→ **WHAT YOU ARE ASKED TO DO**
Answer these questions about the forum thread below.
1. What patsy formula does the first post suggest?
2. In the equation "m=a + bx +cy+ dxx +eyy +fxy", which quantities are said to be known?
3. In the final post, what are given as the model parameters and as the coefficient?

From the equation it looks like a exponential-family GLM with interactions between the features (2nd summation term). In patsy, something like: y ~ a + b + c + d + a:b:c:d I think? But it’s unusual to define the coefficient of a * b as beta1 * beta2, since this isn’t going to be identifiable – that is, if the true effect is 1, there’s an infinite combination of beta1 * beta2 that equal 1, so the posterior geometry will be degenerate.

I also don’t think there’s any reason to think the effect of the interaction term would be the product of the effects? But I also don’t know anything about this model you’re working with.

1 Like

m=a + bx +cy+ dxx +eyy +fxy
a b c d e f m are known, set priors for x y ?

But I have to consider the multiplication of priors in my model .
Is there better way to deal with it?

Thanks, I will have a look at it!

I don’t think that’s the model you are currently specifying. Did you potentially mix up the predictors and the coefficients? As @jessegrabowski said, it looks like you are multiplying coefficients rather than predictors (e.g., e \cdot e \cdot y rather than e \cdot y \cdot y).

Hi, I’m sure I don’t mix up.

I use the above equation to replace a real model.
The model parameters is x(x_i, x_j), The coefficient is a(a_i, a_ij)

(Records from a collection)
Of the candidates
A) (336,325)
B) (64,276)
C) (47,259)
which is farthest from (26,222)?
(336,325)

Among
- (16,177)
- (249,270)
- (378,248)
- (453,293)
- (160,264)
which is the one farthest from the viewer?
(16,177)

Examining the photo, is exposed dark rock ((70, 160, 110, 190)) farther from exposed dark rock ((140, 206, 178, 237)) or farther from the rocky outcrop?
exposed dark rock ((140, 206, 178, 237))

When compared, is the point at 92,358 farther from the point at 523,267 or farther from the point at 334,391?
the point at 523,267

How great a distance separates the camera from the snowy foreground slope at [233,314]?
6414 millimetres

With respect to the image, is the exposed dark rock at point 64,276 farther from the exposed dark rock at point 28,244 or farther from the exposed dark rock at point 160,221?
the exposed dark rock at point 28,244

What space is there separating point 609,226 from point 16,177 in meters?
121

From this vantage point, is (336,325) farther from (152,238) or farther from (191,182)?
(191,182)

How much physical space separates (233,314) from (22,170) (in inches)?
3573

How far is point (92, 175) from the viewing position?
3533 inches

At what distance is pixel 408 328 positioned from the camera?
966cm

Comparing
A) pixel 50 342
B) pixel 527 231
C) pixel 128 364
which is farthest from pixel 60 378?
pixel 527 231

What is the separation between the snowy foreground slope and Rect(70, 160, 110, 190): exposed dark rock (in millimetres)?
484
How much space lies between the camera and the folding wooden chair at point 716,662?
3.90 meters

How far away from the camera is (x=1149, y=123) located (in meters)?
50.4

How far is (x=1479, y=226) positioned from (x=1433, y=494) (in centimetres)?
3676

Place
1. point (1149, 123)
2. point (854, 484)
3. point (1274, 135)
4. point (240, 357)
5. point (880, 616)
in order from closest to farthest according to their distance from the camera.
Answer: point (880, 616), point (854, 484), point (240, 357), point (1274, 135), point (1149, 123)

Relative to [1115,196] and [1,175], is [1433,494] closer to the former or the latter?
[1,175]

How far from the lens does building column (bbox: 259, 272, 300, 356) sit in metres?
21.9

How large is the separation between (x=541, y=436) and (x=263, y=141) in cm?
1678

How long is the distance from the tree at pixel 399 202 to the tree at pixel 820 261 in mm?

→ **TASK OUTPUT**
1. y ~ a + b + c + d + a:b:c:d
2. a, b, c, d, e, f and m.
3. The model parameters are x (x_i, x_j), and the coefficient is a (a_i, a_ij).